Alessandro Cortesi Commento III DOMENICA DI PASQUA (ANNO C)

Domenica 4 Maggio (DOMENICA – Bianco)
III DOMENICA DI PASQUA (ANNO C)
At 5,27-32.40-41   Sal 29   Ap 5,11-14   Gv 21,1-19

L’ultima pagina del IV vangelo raccoglie la narrazione di un incontro con Gesù all’alba. Un’alba che segue un triste tramonto, segnato da delusione, tristezza, dal pesare di cuori rattrappiti. In quel tramonto, sulla riva del lago i discepoli vivono il silenzio faticoso del crollo di ogni attesa dopo i giorni di Gerusalemme, dopo la vicenda tragica della croce, con tutto il buio di abbandono, solitudine, tradimento, ingiustizia e violenza che aveva recato insieme.

Le parole di Pietro ‘io vado a pescare’ interrompono l’imbarazzo dell’assenza di parole possibili, di uno stare insieme nell’incapacità di dare voce al dolore che covava nel cuore. “vado a pescare” è segnale di un ritorno che intende voltare pagina, o tornare indietro; Certamente un gesto per dimenticare una parentesi ormai da archiviare. E’ invito a lasciare ogni entusiasmo di speranza, apertura, bellezza che aveva cambiato la loro vita nel seguire il profeta Gesù di Galilea. Sono parole che rinviano alla ricerca ordinaria di superare lo scandalo della morte, il silenzio che reca con sé, la caduta di ogni aspettativa, nel fare quotidiano, nel porre attenzione alle esigenze immediate, nel distogliere la testa dai molti pensieri.

E in quella notte non presero nulla. Neppure quel ritorno alla fatica e al lavoro arreca sollievo a quei sette nominati uno per uno che erano stati legati da una storia di amicizia e di novità: un altro fallimento si somma alla pesantezza di vite deluse. E’ narrazione di un’esperienza di pesca andata a vuoto, in una notte buia. Ma è anche racconto di fallimenti e di delusioni più ampie, di tutta la comunità.

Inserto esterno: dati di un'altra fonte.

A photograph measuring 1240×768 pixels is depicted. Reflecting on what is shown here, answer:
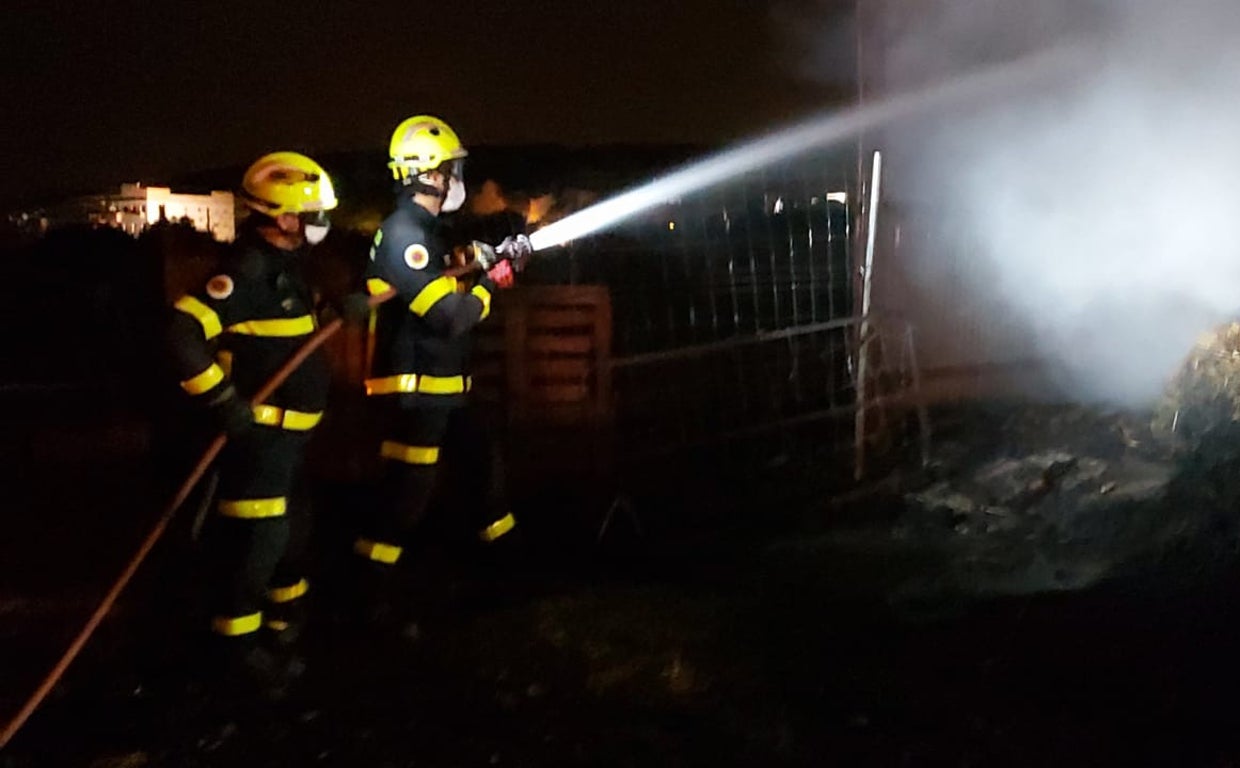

Ma quella notte così pesante e priva di ogni luce non rimane l’ultima parola: all’alba avviene qualcosa: “Quando già era l’alba, Gesù stette sulla riva, ma i discepoli non si erano accorti che era Gesù”. Gesù stette, così come ‘stette’ in mezzo nel momento in cui donò la pace e lo Spirito. Gesù si dà ad incontrare con un esserci che non viene riconosciuto. Il chiarore dell’alba delinea un profilo sulla riva ma il non riconoscimento non è solo causato dalla foschia del primo mattino, ma dal suo darsi ad incontro in modo nuovo. Non si erano accorti, ma il suo stare già ha posto i segni dell’amicizia: un fuoco di brace con del pesce sopra e il pane. E la domanda: «Figlioli, non avete nulla da mangiare?» Rinvia ad una attesa di condivisione e di incontro. E’ ancora proposta affidata, è parola di invito che non s’impone ma rimane sospesa nell’offrire spazio di accoglienza. «Gettate la rete dalla parte destra della barca e troverete». La gettarono e non riuscivamo più a tirarla su. Quella parola detta dalla riva apre ad una abbondanza spropositata: una enorme quantità di pesci. A quel punto il discepolo che Gesù amava disse a Pietro ‘E’ il Signore’”. Lo chiama con il titolo del risorto. E’ il vivente ed è il medesimo del maestro con cui avevano condiviso il cammino e la tavola sulle strade della Galilea. La morte non è l’ultima parola. Il suo stare raduna ancora la comunità: “videro un fuoco di brace con del pesce sopra, e del pane. Disse loro Gesù: «Portate un po’ del pesce che avete preso ora». la loro fatica è importante, è segno di un incontro che ricomincia, che si fa nuovo, e al centro sono i gesti del prendere e dare, in cui riconoscere quel dono di presenza e vicinanza: “prese il pane e lo diede loro, e così puro il pesce” gesti che parlano di amicizia, di condivisione, di far parte il pane e il pane, di stare vicino.